-- Start --

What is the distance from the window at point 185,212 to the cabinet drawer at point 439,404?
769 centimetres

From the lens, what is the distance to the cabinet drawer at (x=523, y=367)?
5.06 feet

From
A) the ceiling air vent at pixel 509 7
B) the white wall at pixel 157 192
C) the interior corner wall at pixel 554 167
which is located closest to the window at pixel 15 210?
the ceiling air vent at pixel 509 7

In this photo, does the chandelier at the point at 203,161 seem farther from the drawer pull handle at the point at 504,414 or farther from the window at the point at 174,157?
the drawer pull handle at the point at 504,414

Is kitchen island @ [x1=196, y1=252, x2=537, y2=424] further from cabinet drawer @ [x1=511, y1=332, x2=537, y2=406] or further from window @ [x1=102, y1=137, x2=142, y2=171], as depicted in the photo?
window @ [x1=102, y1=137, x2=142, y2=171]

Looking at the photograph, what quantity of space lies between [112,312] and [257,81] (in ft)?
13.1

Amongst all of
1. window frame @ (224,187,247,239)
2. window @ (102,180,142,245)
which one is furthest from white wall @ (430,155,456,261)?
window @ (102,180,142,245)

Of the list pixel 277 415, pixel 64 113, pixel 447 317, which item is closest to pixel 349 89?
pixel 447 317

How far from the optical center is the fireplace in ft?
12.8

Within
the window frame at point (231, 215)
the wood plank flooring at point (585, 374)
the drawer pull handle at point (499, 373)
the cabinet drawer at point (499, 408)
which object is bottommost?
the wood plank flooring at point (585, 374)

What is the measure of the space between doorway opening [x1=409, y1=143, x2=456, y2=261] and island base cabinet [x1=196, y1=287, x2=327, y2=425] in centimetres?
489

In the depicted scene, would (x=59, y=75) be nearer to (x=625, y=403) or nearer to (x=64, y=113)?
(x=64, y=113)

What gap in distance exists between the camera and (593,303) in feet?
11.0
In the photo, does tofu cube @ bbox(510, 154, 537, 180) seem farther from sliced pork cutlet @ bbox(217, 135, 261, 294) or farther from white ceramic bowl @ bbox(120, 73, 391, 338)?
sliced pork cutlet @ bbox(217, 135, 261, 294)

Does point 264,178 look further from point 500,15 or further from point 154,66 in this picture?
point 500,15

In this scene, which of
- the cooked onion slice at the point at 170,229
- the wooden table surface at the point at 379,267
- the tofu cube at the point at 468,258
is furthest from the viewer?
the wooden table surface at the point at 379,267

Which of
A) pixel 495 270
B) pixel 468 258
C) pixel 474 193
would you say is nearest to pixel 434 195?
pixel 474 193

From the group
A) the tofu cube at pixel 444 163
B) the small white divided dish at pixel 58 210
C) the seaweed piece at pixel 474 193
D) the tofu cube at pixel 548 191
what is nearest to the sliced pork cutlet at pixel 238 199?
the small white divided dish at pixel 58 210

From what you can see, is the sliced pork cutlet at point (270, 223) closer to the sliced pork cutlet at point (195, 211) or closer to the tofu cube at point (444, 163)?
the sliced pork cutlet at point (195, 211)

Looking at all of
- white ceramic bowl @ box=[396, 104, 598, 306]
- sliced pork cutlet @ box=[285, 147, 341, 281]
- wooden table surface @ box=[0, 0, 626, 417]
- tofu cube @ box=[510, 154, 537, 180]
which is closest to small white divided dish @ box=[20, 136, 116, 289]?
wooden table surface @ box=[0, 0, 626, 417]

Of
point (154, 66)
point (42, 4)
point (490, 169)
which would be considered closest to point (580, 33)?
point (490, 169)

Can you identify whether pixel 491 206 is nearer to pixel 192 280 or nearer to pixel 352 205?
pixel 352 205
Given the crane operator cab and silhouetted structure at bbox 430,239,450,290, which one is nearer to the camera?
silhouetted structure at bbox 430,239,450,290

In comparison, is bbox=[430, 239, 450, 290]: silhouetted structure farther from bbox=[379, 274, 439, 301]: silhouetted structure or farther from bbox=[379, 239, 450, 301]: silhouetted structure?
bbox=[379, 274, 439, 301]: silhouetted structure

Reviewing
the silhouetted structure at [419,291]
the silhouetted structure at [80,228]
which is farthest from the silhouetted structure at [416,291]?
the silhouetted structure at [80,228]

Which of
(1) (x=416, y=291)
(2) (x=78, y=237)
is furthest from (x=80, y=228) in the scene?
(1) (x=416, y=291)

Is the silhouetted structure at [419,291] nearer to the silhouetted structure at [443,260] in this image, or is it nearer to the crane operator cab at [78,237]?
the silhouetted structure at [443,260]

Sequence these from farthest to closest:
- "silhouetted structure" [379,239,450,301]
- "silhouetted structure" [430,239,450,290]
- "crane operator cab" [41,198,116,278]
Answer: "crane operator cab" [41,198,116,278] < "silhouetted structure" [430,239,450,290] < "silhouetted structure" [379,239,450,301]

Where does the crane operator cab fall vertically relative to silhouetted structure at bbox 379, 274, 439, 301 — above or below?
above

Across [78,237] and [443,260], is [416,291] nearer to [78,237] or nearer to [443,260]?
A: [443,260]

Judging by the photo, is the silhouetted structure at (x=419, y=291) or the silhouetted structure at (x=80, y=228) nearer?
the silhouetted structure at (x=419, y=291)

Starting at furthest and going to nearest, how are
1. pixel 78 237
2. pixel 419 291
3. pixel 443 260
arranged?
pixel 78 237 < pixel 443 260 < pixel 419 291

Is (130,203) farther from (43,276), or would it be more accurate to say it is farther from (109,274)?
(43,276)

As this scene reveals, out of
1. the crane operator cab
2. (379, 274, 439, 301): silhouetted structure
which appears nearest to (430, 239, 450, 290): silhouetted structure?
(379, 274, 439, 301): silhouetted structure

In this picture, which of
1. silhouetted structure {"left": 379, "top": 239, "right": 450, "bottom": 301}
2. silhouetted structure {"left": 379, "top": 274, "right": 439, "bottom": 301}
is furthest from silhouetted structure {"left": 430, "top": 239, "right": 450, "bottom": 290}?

-- End --

### THE PROBLEM
Each line above must be printed exactly as it appears.

### RESULT
What is the distance from the window at point 185,212 to the cabinet drawer at point 439,404?
769 centimetres

From the lens, what is the distance to the cabinet drawer at (x=523, y=367)?
5.06 feet

From
A) the ceiling air vent at pixel 509 7
B) the white wall at pixel 157 192
C) the interior corner wall at pixel 554 167
which is located closest to the window at pixel 15 210?
the ceiling air vent at pixel 509 7

In this photo, does the chandelier at the point at 203,161 seem farther from the drawer pull handle at the point at 504,414 or farther from the window at the point at 174,157?
the drawer pull handle at the point at 504,414

Is kitchen island @ [x1=196, y1=252, x2=537, y2=424] further from cabinet drawer @ [x1=511, y1=332, x2=537, y2=406] or further from window @ [x1=102, y1=137, x2=142, y2=171], as depicted in the photo?
window @ [x1=102, y1=137, x2=142, y2=171]

Looking at the photograph, what quantity of space lies between [112,312] and [257,81] (in ft)?
13.1

Amongst all of
1. window frame @ (224,187,247,239)
2. window @ (102,180,142,245)
which one is furthest from white wall @ (430,155,456,261)?
window @ (102,180,142,245)

Of the list pixel 277 415, pixel 64 113, pixel 447 317, which item is closest to pixel 349 89?
pixel 447 317

How far from the optical center is the fireplace in ft?
12.8

Within
the window frame at point (231, 215)
the wood plank flooring at point (585, 374)
the drawer pull handle at point (499, 373)
the cabinet drawer at point (499, 408)
which object is bottommost?
the wood plank flooring at point (585, 374)

What is the measure of the space between doorway opening [x1=409, y1=143, x2=456, y2=261] and island base cabinet [x1=196, y1=287, x2=327, y2=425] in centimetres?
489

In the depicted scene, would (x=59, y=75) be nearer to (x=625, y=403) or nearer to (x=64, y=113)?
(x=64, y=113)

What gap in distance exists between the camera and (593,303) in feet?
11.0
In the photo, does tofu cube @ bbox(510, 154, 537, 180) seem farther from sliced pork cutlet @ bbox(217, 135, 261, 294) or farther from white ceramic bowl @ bbox(120, 73, 391, 338)?
sliced pork cutlet @ bbox(217, 135, 261, 294)

Does point 264,178 look further from point 500,15 or further from point 154,66 in this picture?
point 500,15

In this scene, which of
- the cooked onion slice at the point at 170,229
- the wooden table surface at the point at 379,267
- the tofu cube at the point at 468,258
is furthest from the viewer?
the wooden table surface at the point at 379,267

Which of
A) pixel 495 270
B) pixel 468 258
C) pixel 474 193
would you say is nearest to pixel 434 195?
pixel 474 193

From the group
A) the tofu cube at pixel 444 163
B) the small white divided dish at pixel 58 210
C) the seaweed piece at pixel 474 193
D) the tofu cube at pixel 548 191
what is nearest to the sliced pork cutlet at pixel 238 199?
the small white divided dish at pixel 58 210

From what you can see, is the sliced pork cutlet at point (270, 223) closer to the sliced pork cutlet at point (195, 211) or closer to the tofu cube at point (444, 163)?
the sliced pork cutlet at point (195, 211)

Looking at all of
- white ceramic bowl @ box=[396, 104, 598, 306]
- sliced pork cutlet @ box=[285, 147, 341, 281]
- wooden table surface @ box=[0, 0, 626, 417]
- tofu cube @ box=[510, 154, 537, 180]
which is closest to small white divided dish @ box=[20, 136, 116, 289]?
wooden table surface @ box=[0, 0, 626, 417]

Of
point (154, 66)
point (42, 4)
point (490, 169)
which would be considered closest to point (580, 33)?
point (490, 169)

Can you identify whether pixel 491 206 is nearer to pixel 192 280 or nearer to pixel 352 205?
pixel 352 205
Given the crane operator cab and silhouetted structure at bbox 430,239,450,290, which one is nearer to the camera?
silhouetted structure at bbox 430,239,450,290

In comparison, is bbox=[430, 239, 450, 290]: silhouetted structure farther from bbox=[379, 274, 439, 301]: silhouetted structure or farther from bbox=[379, 239, 450, 301]: silhouetted structure?
bbox=[379, 274, 439, 301]: silhouetted structure

Reviewing
the silhouetted structure at [419,291]
the silhouetted structure at [80,228]
which is farthest from the silhouetted structure at [416,291]?
the silhouetted structure at [80,228]

Which of
(1) (x=416, y=291)
(2) (x=78, y=237)
is furthest from (x=80, y=228) in the scene?
(1) (x=416, y=291)

Is the silhouetted structure at [419,291] nearer to the silhouetted structure at [443,260] in this image, or is it nearer to the crane operator cab at [78,237]?
the silhouetted structure at [443,260]

Sequence these from farthest to closest:
- "silhouetted structure" [379,239,450,301]
- "silhouetted structure" [430,239,450,290]
- "crane operator cab" [41,198,116,278]
Answer: "crane operator cab" [41,198,116,278] < "silhouetted structure" [430,239,450,290] < "silhouetted structure" [379,239,450,301]

Where does the crane operator cab fall vertically relative to silhouetted structure at bbox 379, 274, 439, 301 — above or below?
above

Across [78,237] and [443,260], is [416,291] nearer to [78,237] or nearer to [443,260]?
A: [443,260]

Judging by the photo, is the silhouetted structure at (x=419, y=291) or the silhouetted structure at (x=80, y=228) nearer?
the silhouetted structure at (x=419, y=291)

Starting at furthest and going to nearest, how are
1. pixel 78 237
2. pixel 419 291
3. pixel 443 260
arranged?
pixel 78 237 < pixel 443 260 < pixel 419 291

Is (130,203) farther from (43,276), or would it be more accurate to say it is farther from (109,274)?
(43,276)

As this scene reveals, out of
1. the crane operator cab
2. (379, 274, 439, 301): silhouetted structure
which appears nearest to (430, 239, 450, 290): silhouetted structure?
(379, 274, 439, 301): silhouetted structure

In this picture, which of
1. silhouetted structure {"left": 379, "top": 239, "right": 450, "bottom": 301}
2. silhouetted structure {"left": 379, "top": 274, "right": 439, "bottom": 301}
is furthest from silhouetted structure {"left": 430, "top": 239, "right": 450, "bottom": 290}?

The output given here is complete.